[Dataset records]
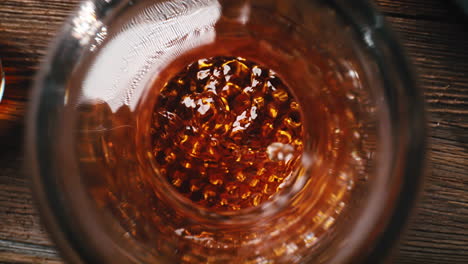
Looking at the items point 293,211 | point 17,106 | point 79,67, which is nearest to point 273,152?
point 293,211

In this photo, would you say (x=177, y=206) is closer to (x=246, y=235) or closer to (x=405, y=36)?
(x=246, y=235)

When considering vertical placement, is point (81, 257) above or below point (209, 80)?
below

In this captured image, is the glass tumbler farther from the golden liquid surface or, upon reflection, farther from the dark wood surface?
the dark wood surface

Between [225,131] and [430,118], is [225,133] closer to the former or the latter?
[225,131]

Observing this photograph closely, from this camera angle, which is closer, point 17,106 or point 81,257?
point 81,257

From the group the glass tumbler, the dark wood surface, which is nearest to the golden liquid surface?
the glass tumbler

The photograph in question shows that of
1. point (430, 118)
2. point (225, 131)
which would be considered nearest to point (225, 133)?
point (225, 131)
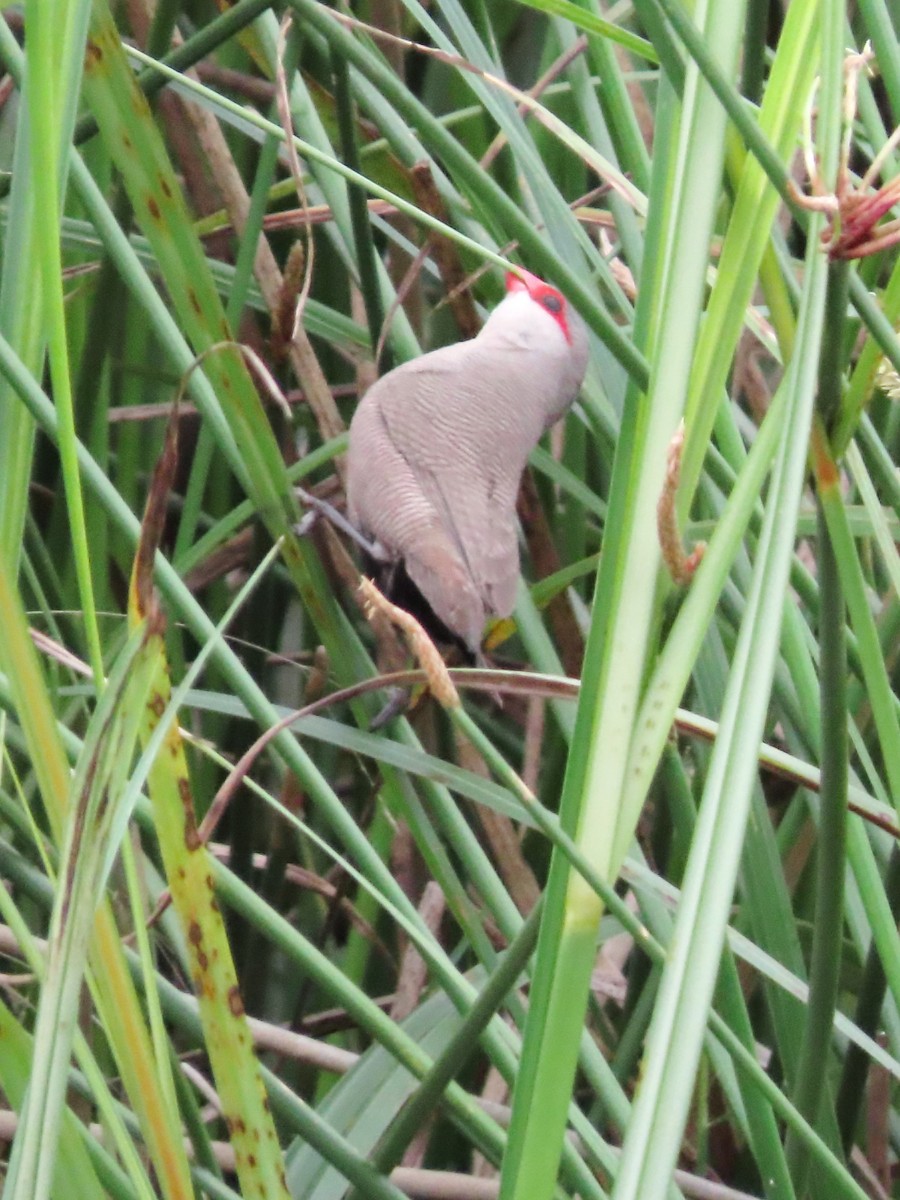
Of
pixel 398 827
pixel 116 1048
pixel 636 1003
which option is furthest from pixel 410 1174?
pixel 116 1048

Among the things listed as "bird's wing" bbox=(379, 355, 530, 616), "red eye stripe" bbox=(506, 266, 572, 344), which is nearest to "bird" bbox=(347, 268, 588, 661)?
"bird's wing" bbox=(379, 355, 530, 616)

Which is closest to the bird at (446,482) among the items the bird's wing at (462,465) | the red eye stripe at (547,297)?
the bird's wing at (462,465)

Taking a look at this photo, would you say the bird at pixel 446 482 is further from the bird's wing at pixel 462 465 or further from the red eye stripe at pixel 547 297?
the red eye stripe at pixel 547 297

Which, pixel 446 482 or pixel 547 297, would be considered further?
pixel 547 297

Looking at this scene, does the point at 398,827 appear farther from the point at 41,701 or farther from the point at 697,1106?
the point at 41,701

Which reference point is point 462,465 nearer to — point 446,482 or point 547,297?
point 446,482

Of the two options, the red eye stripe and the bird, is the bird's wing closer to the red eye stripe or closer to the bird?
the bird

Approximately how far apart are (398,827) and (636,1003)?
0.24 metres

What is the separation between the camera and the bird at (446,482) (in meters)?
0.93

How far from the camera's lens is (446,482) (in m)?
1.02

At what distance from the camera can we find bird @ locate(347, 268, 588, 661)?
36.8 inches

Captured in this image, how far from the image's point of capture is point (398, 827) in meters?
1.08

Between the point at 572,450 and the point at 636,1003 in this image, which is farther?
the point at 572,450

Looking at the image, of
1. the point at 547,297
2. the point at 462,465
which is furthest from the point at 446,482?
the point at 547,297
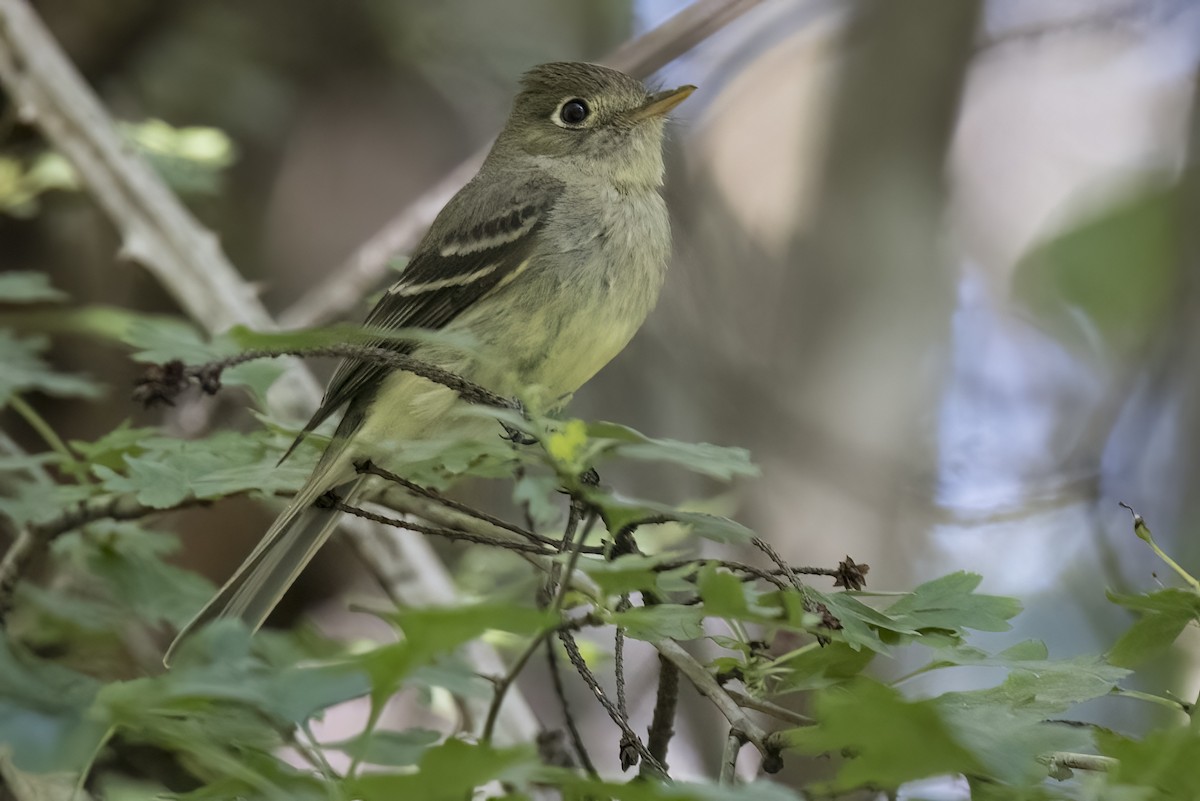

What you should do | Please list every line of the entries above that contains the word "further", copying each line in full.

Full output |
Taking a look at this photo, would you say the bird at pixel 446 482 is further from the bird's wing at pixel 462 465 or further from the red eye stripe at pixel 547 297?
Which, pixel 446 482 or pixel 547 297, would be considered further?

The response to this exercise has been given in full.